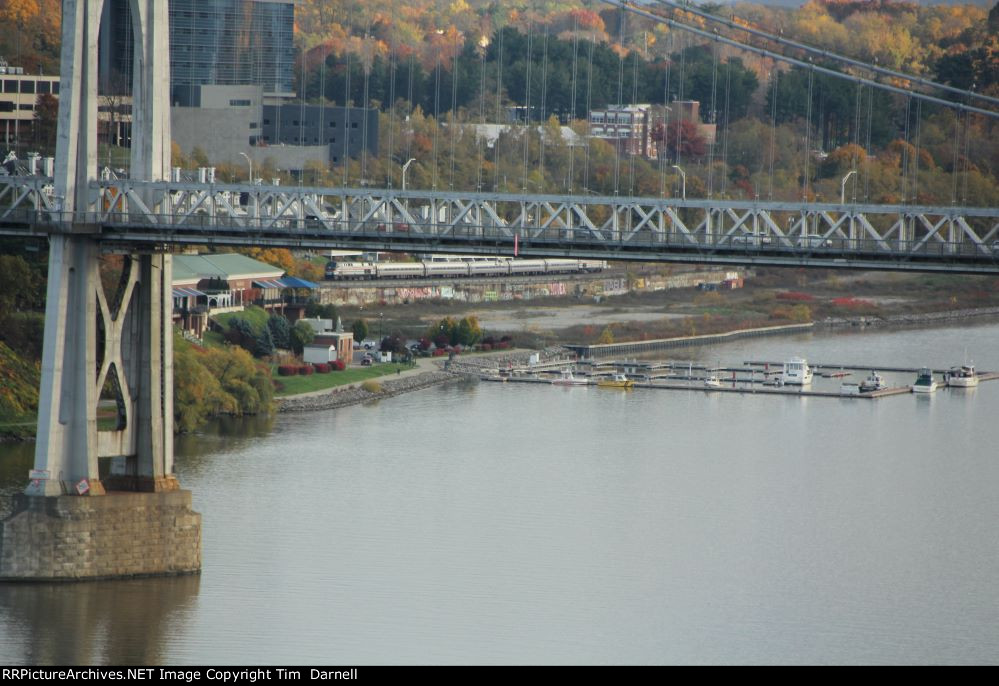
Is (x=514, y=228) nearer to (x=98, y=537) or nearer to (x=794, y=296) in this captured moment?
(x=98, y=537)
+ + + + +
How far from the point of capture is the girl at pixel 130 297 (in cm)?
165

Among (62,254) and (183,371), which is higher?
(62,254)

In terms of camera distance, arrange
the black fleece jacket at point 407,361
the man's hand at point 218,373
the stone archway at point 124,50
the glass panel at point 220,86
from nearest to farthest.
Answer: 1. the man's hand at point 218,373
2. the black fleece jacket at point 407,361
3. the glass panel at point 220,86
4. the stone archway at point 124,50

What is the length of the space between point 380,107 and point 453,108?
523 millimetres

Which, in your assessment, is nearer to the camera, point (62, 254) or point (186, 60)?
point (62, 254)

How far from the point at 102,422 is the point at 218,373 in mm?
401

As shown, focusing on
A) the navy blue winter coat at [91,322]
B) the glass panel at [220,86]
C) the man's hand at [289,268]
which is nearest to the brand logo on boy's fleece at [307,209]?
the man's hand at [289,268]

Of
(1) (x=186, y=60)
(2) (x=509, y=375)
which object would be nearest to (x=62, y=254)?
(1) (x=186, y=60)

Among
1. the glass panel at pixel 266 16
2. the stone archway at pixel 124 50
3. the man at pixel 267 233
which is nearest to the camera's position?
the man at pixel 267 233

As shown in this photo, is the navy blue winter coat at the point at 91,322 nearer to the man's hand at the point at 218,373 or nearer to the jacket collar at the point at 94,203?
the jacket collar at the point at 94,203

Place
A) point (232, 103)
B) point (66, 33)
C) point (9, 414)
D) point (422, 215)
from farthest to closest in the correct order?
+ + + + +
■ **REQUIRED WORK**:
Copy out the listing lines starting at the line containing "In terms of camera distance, arrange" and ending at the line containing "from farthest to", with both of those lines included.

■ **SOLUTION FOR THIS TASK**:
In terms of camera distance, arrange
the black fleece jacket at point 407,361
the man's hand at point 218,373
the stone archway at point 124,50
the glass panel at point 220,86
from nearest to farthest.
Answer: 1. the man's hand at point 218,373
2. the black fleece jacket at point 407,361
3. the glass panel at point 220,86
4. the stone archway at point 124,50

What is the length of the space between point 380,107 and point 453,108?
523 millimetres

Which, in your assessment, is nearer to the camera, point (62, 254) or point (186, 60)?
point (62, 254)

How far from the point at 102,422 is the point at 218,373 in mm?
401

As shown, focusing on
A) the navy blue winter coat at [91,322]
B) the glass panel at [220,86]
C) the man's hand at [289,268]
which is nearest to the brand logo on boy's fleece at [307,209]?
the man's hand at [289,268]

Of
(1) (x=186, y=60)
(2) (x=509, y=375)
which object would be nearest to (x=62, y=254)?
(1) (x=186, y=60)

Among
1. the glass panel at pixel 266 16
2. the stone archway at pixel 124 50
3. the man at pixel 267 233
which is nearest to the camera's position?
the man at pixel 267 233

As shown in this photo, is the navy blue winter coat at the point at 91,322 nearer to the man's hand at the point at 218,373 or nearer to the jacket collar at the point at 94,203?
the jacket collar at the point at 94,203

Place
A) point (232, 103)
B) point (66, 33)
C) point (9, 414)
D) point (422, 215)
from farthest to closest in the correct order?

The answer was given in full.